══ ОТРЫВОК

Это второй из моих ответов Моше Фейглину (http://gazeta.rjews.net/feigl175.shtml)
Фейглин:
Похоже, мы дожили и до того, что День памяти павших воинов в общественном сознании больше никак не ассоциируется с понятиями и подвиге и героизме.
Евгений:
А почему мы? Почему Вы, господин Моше, считаете, что народ израилев един, а мерять всех надо общей меркой.
Фейглин:
Из дня отдачи почестей павшим воинам и признания их заслуг перед нацией День памяти превратился исключительно в день слез и скорби, и нет в нем того величия и той святости, которые так остро ощущались в совсем недавнем прошлом.
Евгений:
Помните замечательную песню "День победы". Вспомните, господин, наверное Вы и сами когда-то пели "Это праздник, со слезами на глазах". Я, конечно, понимаю, что это не День Победы, но в масштабах Израиля по величию и святости День памяти павших воинов, пожалуй, не меньше очень близкого к нему календарно Дню Победы. А поэтому здесь очень даже уместны слезы и скорбь, и святость они нисколько не уменьшают.

════
══ ФРАГМЕНТЫ ДАННЫХ

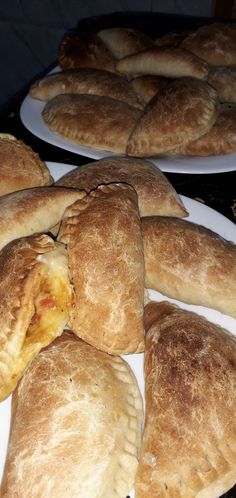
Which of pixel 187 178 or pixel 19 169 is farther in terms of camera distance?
pixel 187 178

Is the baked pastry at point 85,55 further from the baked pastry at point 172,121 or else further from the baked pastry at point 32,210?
the baked pastry at point 32,210

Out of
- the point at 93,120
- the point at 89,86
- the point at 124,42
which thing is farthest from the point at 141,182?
the point at 124,42

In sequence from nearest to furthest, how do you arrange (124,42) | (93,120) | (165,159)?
(165,159)
(93,120)
(124,42)

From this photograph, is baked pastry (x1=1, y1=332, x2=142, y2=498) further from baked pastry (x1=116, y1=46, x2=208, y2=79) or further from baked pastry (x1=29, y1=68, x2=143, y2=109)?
baked pastry (x1=116, y1=46, x2=208, y2=79)

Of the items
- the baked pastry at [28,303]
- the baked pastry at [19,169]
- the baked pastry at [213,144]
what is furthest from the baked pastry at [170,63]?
the baked pastry at [28,303]

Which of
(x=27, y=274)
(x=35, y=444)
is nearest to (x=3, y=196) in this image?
(x=27, y=274)

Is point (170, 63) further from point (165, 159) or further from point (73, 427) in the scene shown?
point (73, 427)

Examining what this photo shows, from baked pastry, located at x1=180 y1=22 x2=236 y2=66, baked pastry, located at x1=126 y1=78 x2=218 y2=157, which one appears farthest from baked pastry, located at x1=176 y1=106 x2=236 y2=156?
baked pastry, located at x1=180 y1=22 x2=236 y2=66
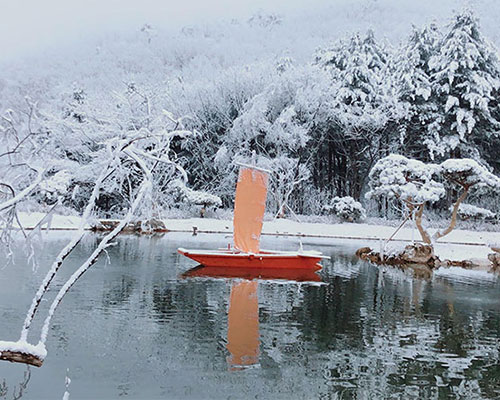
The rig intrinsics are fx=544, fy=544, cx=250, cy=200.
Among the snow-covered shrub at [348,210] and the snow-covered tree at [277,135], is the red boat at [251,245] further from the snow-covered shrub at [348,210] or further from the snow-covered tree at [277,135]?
the snow-covered shrub at [348,210]

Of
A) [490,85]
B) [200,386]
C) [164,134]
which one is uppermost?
[490,85]

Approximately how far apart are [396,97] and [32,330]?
23852 millimetres

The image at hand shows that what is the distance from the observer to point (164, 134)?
161 inches

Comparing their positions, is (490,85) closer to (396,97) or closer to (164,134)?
(396,97)

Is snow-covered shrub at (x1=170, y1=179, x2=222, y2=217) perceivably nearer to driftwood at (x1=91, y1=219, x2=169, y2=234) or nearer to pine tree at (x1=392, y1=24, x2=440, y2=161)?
driftwood at (x1=91, y1=219, x2=169, y2=234)

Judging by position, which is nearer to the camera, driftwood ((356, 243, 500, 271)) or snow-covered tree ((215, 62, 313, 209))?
driftwood ((356, 243, 500, 271))

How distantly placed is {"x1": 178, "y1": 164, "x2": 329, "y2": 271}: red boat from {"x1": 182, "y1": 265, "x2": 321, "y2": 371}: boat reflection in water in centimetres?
18

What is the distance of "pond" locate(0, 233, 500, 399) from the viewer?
17.2 feet

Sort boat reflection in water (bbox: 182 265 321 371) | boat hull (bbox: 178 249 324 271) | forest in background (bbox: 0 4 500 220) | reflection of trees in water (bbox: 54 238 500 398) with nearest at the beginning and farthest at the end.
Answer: reflection of trees in water (bbox: 54 238 500 398), boat reflection in water (bbox: 182 265 321 371), boat hull (bbox: 178 249 324 271), forest in background (bbox: 0 4 500 220)

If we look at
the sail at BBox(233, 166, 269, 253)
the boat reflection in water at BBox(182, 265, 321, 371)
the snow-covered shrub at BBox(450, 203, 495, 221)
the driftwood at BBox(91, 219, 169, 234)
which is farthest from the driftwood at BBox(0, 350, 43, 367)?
the snow-covered shrub at BBox(450, 203, 495, 221)

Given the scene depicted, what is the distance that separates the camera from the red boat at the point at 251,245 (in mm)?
13070

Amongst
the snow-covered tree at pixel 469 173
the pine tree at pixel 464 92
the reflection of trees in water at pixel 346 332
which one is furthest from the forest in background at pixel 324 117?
the reflection of trees in water at pixel 346 332

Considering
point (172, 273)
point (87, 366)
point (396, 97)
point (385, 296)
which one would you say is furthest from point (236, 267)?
point (396, 97)

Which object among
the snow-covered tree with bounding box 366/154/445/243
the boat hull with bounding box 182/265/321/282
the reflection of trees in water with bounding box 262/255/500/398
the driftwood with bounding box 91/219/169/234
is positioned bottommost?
the reflection of trees in water with bounding box 262/255/500/398
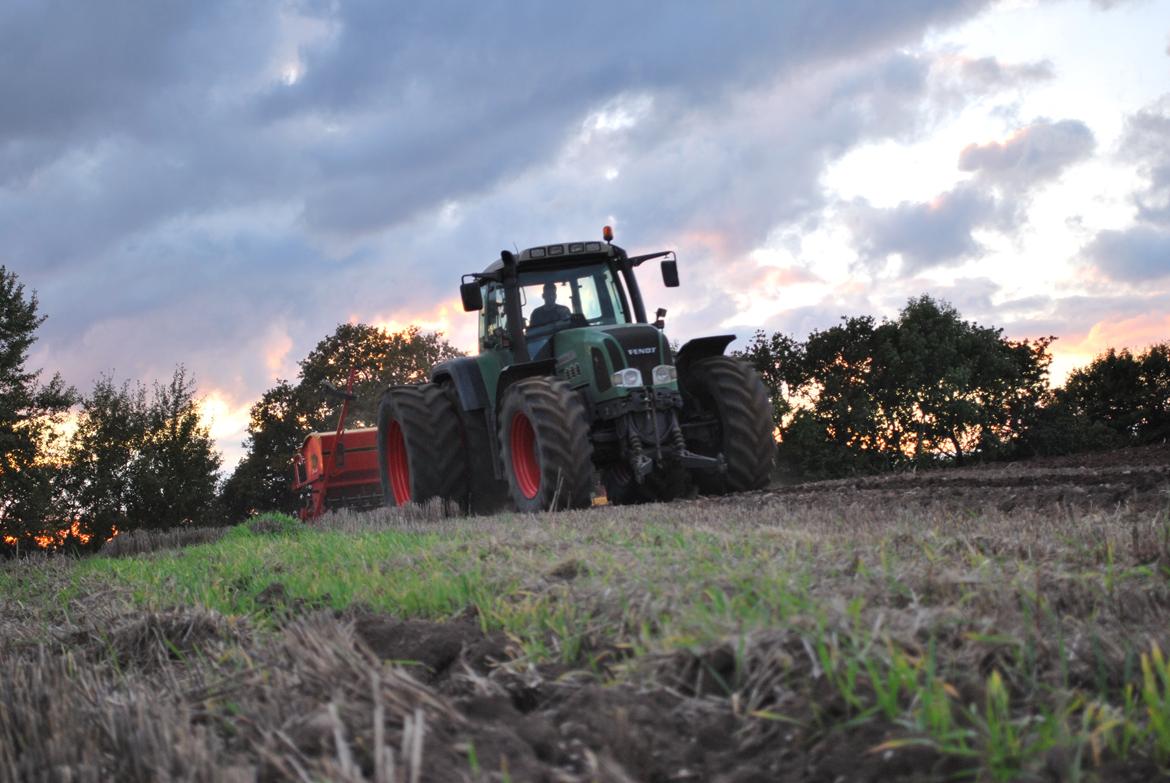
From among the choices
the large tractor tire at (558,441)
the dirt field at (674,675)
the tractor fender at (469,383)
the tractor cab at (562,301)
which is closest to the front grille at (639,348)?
the large tractor tire at (558,441)

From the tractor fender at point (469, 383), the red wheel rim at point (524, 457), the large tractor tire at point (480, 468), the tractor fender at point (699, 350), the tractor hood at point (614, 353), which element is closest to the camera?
the tractor hood at point (614, 353)

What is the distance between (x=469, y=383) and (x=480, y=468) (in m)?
1.03

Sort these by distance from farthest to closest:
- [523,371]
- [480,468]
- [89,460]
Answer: [89,460] → [480,468] → [523,371]

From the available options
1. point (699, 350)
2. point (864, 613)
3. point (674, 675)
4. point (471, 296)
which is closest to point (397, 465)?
point (471, 296)

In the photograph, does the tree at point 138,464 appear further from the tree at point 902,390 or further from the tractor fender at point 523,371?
the tractor fender at point 523,371

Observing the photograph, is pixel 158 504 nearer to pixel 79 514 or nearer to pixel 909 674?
pixel 79 514

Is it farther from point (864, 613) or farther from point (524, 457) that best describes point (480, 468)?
point (864, 613)

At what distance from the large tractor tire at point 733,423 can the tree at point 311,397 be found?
2957cm

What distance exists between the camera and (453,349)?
137ft

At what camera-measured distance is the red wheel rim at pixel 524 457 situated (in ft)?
34.7

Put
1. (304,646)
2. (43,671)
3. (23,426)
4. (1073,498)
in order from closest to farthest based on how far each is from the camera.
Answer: (304,646), (43,671), (1073,498), (23,426)

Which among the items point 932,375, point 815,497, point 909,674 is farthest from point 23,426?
point 909,674

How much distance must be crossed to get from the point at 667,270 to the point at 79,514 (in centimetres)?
2917

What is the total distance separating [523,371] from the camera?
10703 millimetres
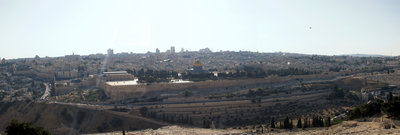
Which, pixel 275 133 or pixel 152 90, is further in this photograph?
pixel 152 90

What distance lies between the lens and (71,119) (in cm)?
4069

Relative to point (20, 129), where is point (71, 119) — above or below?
below

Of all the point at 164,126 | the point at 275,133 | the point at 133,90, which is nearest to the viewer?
the point at 275,133

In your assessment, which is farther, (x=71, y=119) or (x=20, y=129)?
(x=71, y=119)

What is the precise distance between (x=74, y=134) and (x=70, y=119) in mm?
3466

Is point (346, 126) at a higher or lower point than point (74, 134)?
higher

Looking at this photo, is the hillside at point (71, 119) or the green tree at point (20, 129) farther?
the hillside at point (71, 119)

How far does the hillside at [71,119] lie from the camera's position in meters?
38.5

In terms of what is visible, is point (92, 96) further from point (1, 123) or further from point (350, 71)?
point (350, 71)

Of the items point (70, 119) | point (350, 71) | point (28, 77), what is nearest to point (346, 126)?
point (70, 119)

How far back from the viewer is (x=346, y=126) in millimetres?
25188

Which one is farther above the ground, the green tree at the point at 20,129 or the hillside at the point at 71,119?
the green tree at the point at 20,129

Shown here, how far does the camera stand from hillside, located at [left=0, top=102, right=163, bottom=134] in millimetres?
38469

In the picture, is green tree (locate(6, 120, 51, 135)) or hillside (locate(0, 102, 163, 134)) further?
hillside (locate(0, 102, 163, 134))
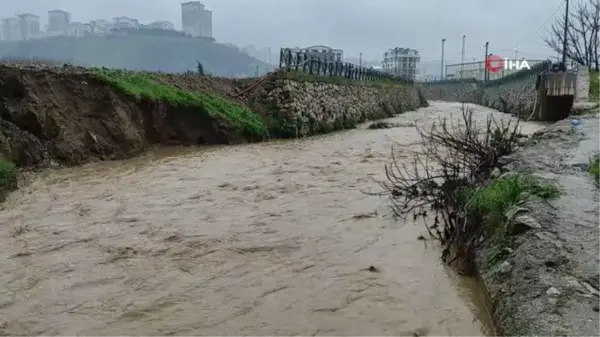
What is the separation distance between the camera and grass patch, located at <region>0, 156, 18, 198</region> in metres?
9.19

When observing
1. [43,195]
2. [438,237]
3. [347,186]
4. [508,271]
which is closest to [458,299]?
[508,271]

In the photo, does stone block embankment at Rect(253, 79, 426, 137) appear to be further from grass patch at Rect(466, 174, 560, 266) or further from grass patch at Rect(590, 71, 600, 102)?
grass patch at Rect(466, 174, 560, 266)

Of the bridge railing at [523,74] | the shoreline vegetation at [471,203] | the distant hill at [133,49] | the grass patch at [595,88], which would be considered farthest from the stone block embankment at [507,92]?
the distant hill at [133,49]

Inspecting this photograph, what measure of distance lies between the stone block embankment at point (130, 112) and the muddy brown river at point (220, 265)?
1856 mm

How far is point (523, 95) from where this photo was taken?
3569 centimetres

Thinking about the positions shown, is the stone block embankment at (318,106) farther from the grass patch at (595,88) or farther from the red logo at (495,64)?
the red logo at (495,64)

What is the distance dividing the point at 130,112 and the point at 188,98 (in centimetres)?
239

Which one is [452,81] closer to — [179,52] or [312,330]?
[179,52]

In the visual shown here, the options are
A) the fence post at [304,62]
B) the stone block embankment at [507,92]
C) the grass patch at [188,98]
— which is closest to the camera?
the grass patch at [188,98]

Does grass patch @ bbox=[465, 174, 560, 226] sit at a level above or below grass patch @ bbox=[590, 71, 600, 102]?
below

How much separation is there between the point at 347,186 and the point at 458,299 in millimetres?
5293

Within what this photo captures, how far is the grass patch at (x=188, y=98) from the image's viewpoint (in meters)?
14.8

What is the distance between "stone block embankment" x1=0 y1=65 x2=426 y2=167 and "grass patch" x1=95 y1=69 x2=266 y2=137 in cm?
3

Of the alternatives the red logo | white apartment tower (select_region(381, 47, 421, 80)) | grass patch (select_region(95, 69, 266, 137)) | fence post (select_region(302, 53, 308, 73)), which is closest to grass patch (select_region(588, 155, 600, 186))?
grass patch (select_region(95, 69, 266, 137))
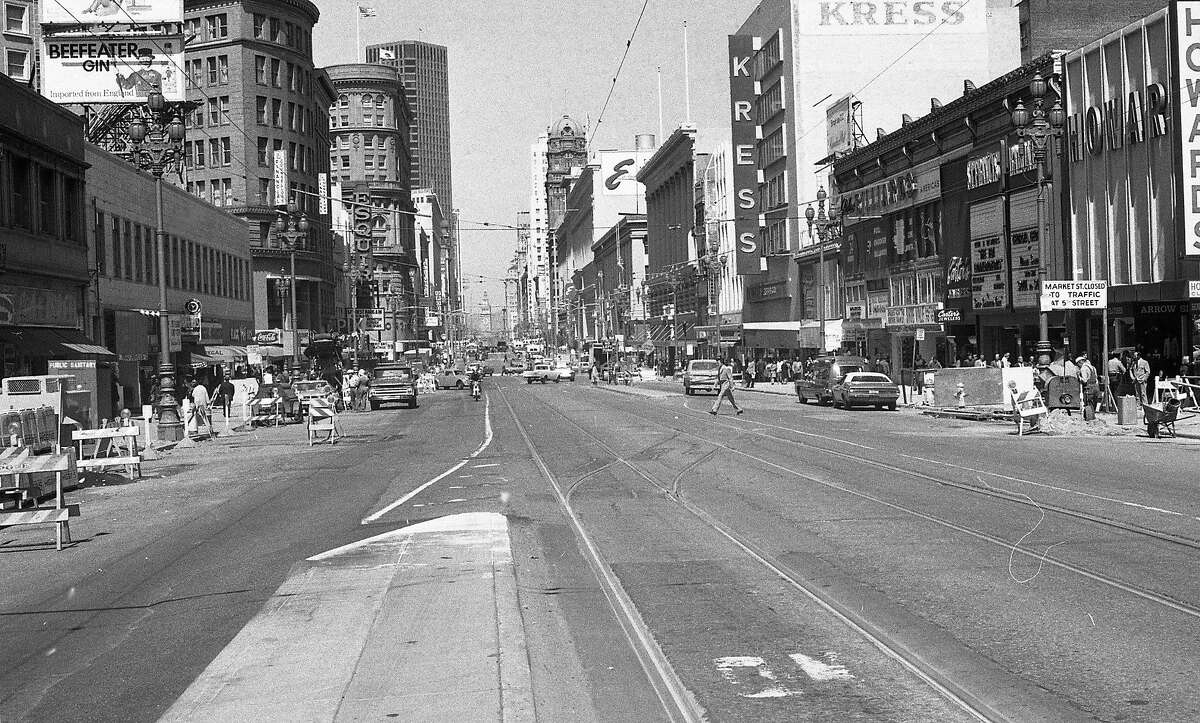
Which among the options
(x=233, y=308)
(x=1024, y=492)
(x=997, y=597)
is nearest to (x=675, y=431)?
(x=1024, y=492)

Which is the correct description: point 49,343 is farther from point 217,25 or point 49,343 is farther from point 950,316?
point 217,25

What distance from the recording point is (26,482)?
17.7 metres

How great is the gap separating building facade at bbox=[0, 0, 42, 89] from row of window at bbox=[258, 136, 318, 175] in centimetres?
2182

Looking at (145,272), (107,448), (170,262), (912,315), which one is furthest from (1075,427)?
(170,262)

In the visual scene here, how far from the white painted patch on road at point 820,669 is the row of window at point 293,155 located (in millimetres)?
87289

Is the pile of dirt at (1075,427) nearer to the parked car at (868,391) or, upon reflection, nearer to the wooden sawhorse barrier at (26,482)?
the parked car at (868,391)

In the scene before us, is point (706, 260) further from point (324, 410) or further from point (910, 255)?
point (324, 410)

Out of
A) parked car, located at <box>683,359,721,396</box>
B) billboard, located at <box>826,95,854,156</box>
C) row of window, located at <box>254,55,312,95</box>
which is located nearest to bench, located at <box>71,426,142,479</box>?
parked car, located at <box>683,359,721,396</box>

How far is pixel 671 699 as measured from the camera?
6961 millimetres

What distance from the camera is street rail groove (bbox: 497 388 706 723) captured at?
677 centimetres

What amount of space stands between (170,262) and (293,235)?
696 cm

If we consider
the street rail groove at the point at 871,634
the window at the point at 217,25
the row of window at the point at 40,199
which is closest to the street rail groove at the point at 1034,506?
the street rail groove at the point at 871,634

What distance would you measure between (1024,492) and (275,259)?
268 ft

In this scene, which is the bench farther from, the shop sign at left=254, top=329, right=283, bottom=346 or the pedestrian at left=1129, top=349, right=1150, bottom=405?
the shop sign at left=254, top=329, right=283, bottom=346
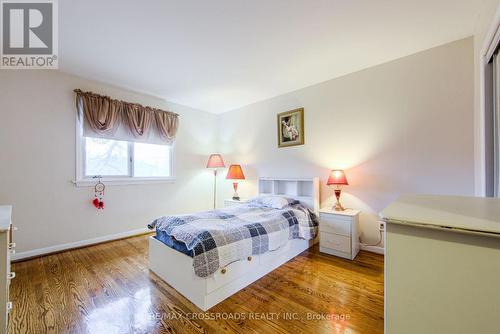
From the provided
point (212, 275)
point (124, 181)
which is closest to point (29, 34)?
point (124, 181)

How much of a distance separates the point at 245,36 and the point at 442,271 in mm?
2293

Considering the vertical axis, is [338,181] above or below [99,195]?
above

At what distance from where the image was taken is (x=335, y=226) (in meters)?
2.64

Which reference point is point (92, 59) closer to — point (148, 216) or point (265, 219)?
point (148, 216)

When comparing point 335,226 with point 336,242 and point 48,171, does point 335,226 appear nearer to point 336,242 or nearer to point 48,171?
point 336,242

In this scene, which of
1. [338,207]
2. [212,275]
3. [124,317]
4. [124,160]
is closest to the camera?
[124,317]

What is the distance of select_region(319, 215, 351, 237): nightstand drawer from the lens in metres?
2.53

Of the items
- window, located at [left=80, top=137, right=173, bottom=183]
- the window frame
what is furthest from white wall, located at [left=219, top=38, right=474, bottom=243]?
window, located at [left=80, top=137, right=173, bottom=183]

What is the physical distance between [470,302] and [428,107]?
2.46 metres

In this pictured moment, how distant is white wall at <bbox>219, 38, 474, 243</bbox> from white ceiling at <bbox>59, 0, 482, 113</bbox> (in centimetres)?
20

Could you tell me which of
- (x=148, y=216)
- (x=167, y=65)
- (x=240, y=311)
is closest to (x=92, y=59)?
(x=167, y=65)

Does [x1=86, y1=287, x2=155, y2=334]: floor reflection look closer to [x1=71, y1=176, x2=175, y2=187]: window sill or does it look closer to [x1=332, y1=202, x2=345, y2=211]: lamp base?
[x1=71, y1=176, x2=175, y2=187]: window sill

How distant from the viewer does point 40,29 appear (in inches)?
78.6

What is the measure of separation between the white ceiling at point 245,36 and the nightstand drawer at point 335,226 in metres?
2.00
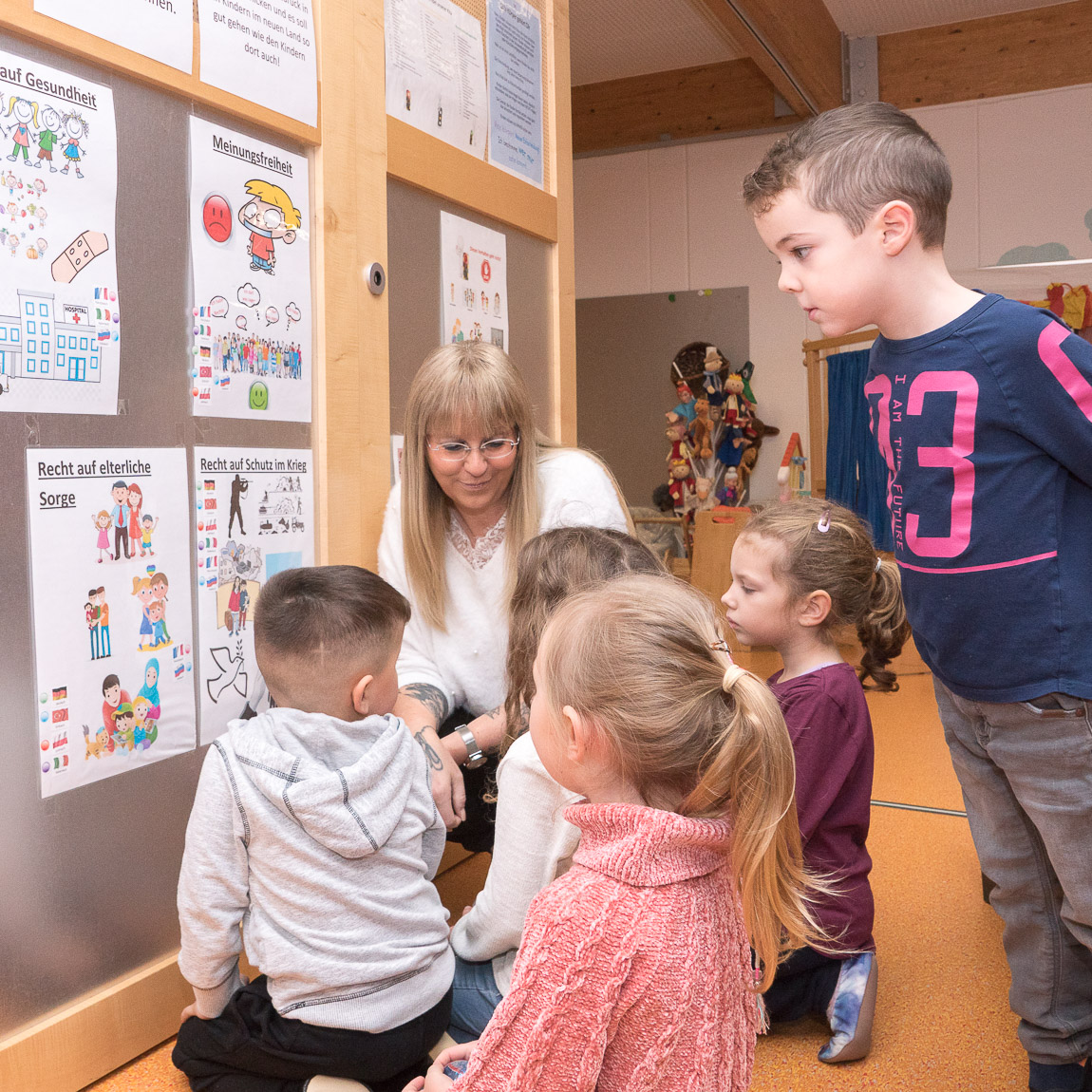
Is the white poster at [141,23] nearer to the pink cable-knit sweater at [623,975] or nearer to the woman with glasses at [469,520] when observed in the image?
the woman with glasses at [469,520]

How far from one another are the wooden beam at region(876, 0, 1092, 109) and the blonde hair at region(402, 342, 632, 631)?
15.1 ft

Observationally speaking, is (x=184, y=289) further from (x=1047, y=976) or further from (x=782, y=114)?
(x=782, y=114)

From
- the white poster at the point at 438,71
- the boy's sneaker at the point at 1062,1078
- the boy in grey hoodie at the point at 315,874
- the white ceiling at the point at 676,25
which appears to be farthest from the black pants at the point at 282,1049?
the white ceiling at the point at 676,25

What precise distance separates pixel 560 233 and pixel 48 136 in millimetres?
1516

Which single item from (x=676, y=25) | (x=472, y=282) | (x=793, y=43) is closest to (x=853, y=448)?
(x=793, y=43)

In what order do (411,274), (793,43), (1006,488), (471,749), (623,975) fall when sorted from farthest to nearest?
(793,43), (411,274), (471,749), (1006,488), (623,975)

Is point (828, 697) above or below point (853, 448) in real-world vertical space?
below

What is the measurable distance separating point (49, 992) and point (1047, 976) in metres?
1.36

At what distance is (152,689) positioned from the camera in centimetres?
153

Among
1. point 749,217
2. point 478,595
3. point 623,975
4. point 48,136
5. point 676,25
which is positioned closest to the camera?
point 623,975

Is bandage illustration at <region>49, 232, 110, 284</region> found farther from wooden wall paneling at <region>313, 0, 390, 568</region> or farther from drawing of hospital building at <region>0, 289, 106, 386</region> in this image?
wooden wall paneling at <region>313, 0, 390, 568</region>

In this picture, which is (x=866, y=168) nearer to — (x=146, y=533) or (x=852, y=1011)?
(x=146, y=533)

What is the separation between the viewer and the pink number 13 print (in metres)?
1.24

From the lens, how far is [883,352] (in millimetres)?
1367
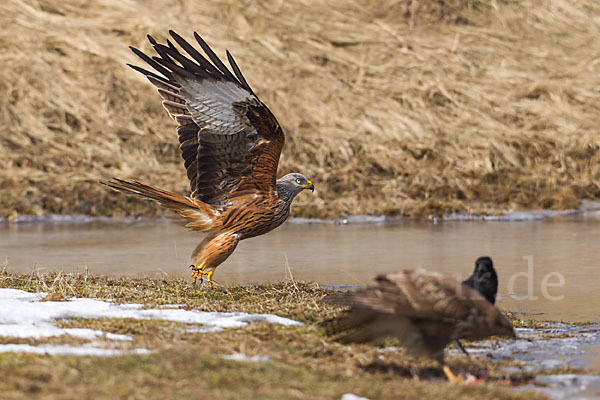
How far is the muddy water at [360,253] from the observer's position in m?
9.59

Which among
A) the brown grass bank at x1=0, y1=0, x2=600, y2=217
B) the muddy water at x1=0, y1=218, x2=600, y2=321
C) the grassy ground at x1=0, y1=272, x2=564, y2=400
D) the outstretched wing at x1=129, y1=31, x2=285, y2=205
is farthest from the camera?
the brown grass bank at x1=0, y1=0, x2=600, y2=217

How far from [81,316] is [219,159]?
3039mm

════

▶ **ЗАДАНИЯ К УПРАЖНЕНИЮ**:
a) Какую песню Евгений предлагает вспомнить в отрывке?
b) Оформите в виде нумерованного списка фрагмент записей, который открывается строкой, содержащей "from the viewer?", и завершается строкой, содержащей "Answer: reflection of", без пустых строк.

▶ **РЕШЕНИЯ УПРАЖНЕНИЯ**:
a) Песню «День победы».

b)
1. What is the distance of "pond" locate(0, 233, 500, 399) from the viewer?
2. 17.2 feet
3. Sort boat reflection in water (bbox: 182 265 321 371) | boat hull (bbox: 178 249 324 271) | forest in background (bbox: 0 4 500 220) | reflection of trees in water (bbox: 54 238 500 398) with nearest at the beginning and farthest at the end.
4. Answer: reflection of trees in water (bbox: 54 238 500 398), boat reflection in water (bbox: 182 265 321 371), boat hull (bbox: 178 249 324 271), forest in background (bbox: 0 4 500 220)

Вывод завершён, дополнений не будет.